Le squadre impegnate in Champions possono raccogliere fino a 29,5 punti complessivi, mentre quelle in Europa League arrivano a 23 e in Conferenze League a 20,5. A questi si aggiungono bonus per il passaggio del turno e per la posizione nella classifica unica.
Il totale dei punti conquistati da tutti i club di una federazione viene poi diviso per il numero delle squadre partecipanti. È un passaggio cruciale: più formazioni restano in corsa, maggiore è la possibilità di incrementare la media nazionale.
Per questo motivo, la permanenza prolungata nelle coppe non è solo una questione di prestigio sportivo. Ogni turno superato incide direttamente sulla graduatoria e può determinare la distribuzione dei posti europei nella stagione successiva.
Con sei squadre ancora in gara dopo l’uscita del Napoli nella prima fase, l’Italia conserva margini di manovra. Ma il tempo stringe e le prossime partite saranno uno spartiacque tra ambizione e rimpianto.
Gli scenari per la Serie A 2026/27
Se la Serie A riuscisse a chiudere tra le prime due federazioni del ranking stagionale, la quinta classificata in campionato accederebbe alla Champions League 2026/27. Un traguardo che cambierebbe gli equilibri interni e aumenterebbe la competitività del torneo.
Due stagioni fa, questo meccanismo ha premiato il campionato italiano, permettendo alla quinta in classifica di partecipare al girone unico. L’effetto è stato immediato: più risorse economiche, maggiore visibilità internazionale e un calendario ancora più intenso.
Oggi la situazione è più complessa. La Germania ha un vantaggio concreto e può contare su club già qualificati agli ottavi. La Spagna resta a ridosso, pronta ad approfittare di eventuali passi falsi italiani.
In questo contesto, ogni risultato assume un peso specifico enorme. Una vittoria in trasferta, un pareggio strappato nei minuti finali o una qualificazione conquistata ai supplementari possono valere decimi di punto determinanti nella classifica finale.
Le ultimissime dai campi europei raccontano di un equilibrio sottile, con margini ridotti tra le contendenti. L’Italia deve massimizzare ogni occasione, evitando passi falsi che potrebbero risultare irreversibili nella corsa al quinto posto.

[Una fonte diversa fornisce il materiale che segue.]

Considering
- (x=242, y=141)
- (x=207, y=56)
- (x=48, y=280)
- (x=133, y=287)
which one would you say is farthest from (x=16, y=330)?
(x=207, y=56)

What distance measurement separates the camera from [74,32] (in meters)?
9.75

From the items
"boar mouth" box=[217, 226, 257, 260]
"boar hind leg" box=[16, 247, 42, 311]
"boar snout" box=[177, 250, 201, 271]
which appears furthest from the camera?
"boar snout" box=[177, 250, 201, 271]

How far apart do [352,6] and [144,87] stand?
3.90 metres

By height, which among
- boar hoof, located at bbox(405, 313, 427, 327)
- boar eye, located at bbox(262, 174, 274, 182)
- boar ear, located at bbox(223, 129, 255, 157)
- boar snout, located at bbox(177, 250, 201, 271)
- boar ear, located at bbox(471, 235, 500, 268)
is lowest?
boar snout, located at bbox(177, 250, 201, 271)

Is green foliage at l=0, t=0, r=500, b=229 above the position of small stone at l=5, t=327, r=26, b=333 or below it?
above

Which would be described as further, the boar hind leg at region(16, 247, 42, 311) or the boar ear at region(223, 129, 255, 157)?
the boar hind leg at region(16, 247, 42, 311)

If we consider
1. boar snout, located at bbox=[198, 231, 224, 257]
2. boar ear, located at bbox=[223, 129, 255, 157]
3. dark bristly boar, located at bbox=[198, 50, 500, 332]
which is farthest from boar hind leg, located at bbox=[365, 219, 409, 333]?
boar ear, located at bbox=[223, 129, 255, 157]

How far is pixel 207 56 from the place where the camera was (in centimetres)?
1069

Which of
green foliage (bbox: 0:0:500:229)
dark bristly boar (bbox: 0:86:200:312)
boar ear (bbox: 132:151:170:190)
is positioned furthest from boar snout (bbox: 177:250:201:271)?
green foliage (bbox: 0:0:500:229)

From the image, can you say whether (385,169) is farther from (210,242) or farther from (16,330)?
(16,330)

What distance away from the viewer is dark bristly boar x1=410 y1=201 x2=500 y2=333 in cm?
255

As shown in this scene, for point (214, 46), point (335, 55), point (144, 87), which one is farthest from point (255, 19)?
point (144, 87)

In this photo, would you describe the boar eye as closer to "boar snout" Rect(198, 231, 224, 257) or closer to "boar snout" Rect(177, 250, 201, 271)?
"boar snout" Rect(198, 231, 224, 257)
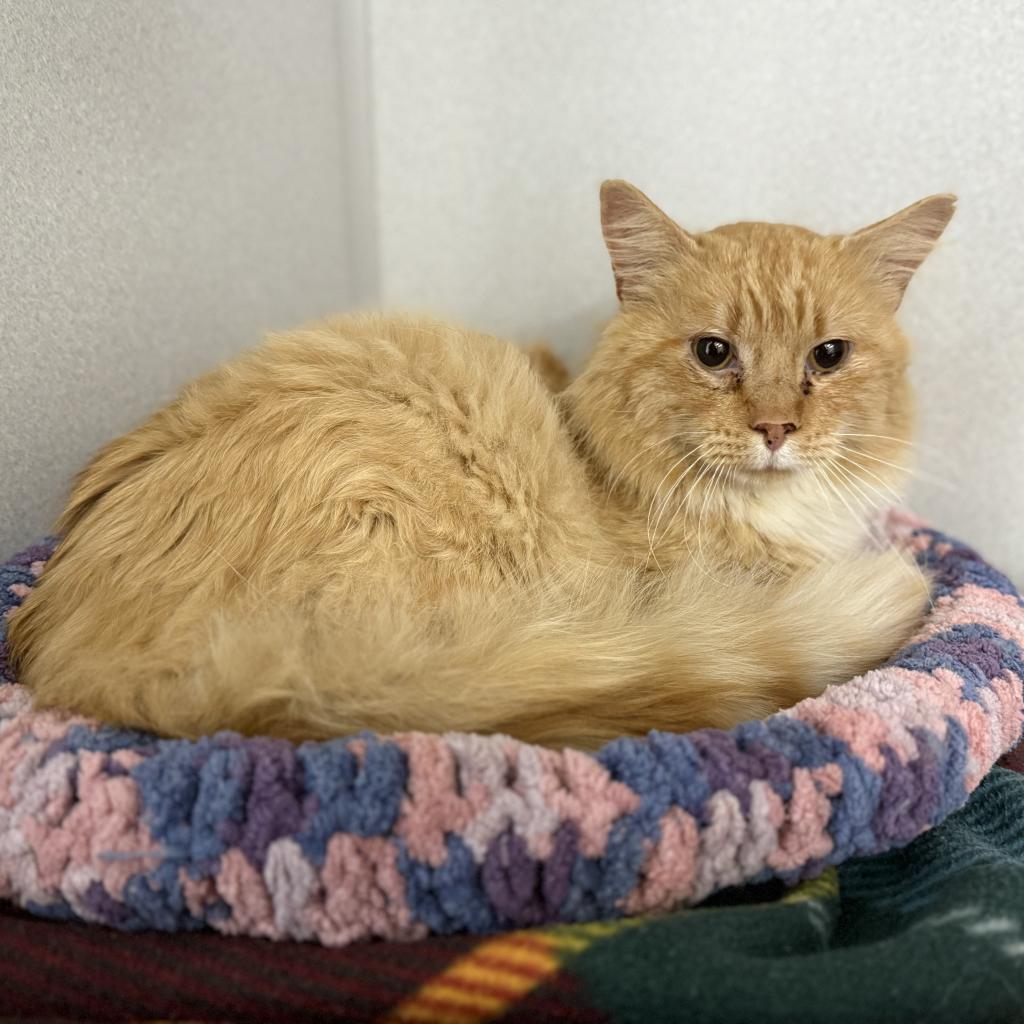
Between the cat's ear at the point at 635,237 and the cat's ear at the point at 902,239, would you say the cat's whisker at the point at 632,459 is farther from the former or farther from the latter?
the cat's ear at the point at 902,239

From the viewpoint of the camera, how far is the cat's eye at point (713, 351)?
1.23 meters

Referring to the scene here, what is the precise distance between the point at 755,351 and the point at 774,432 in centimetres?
14

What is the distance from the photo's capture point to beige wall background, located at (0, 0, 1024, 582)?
136 centimetres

Cosa significa per il calcio italiano
Ottenere il quinto posto non è solo una questione aritmetica. Significa garantire maggiore rappresentanza internazionale, aumentare i ricavi derivanti dalla partecipazione alla Champions League e rafforzare l’appeal complessivo della Serie A.
Più squadre nella competizione principale comportano anche una distribuzione più ampia delle risorse, con benefici per il sistema nel suo complesso. Allo stesso tempo, la pressione aumenta: servono organici profondi e programmazione accurata per sostenere il doppio impegno.
La settimana europea in corso può dunque segnare un passaggio decisivo. Le sfide di ritorno diranno se l’Italia potrà restare agganciata a Germania e Spagna oppure dovrà rimandare l’assalto al prossimo anno.
La sensazione è che tutto si giochi sui dettagli: un gol evitato, una qualificazione centrata, una serata perfetta davanti al proprio pubblico. Il ranking Uefa non fa sconti e premia la continuità.
Per la Serie A è il momento della verità. Restare competitivi in Europa non è solo un obiettivo sportivo, ma una necessità strategica per mantenere il campionato tra i protagonisti del calcio continentale.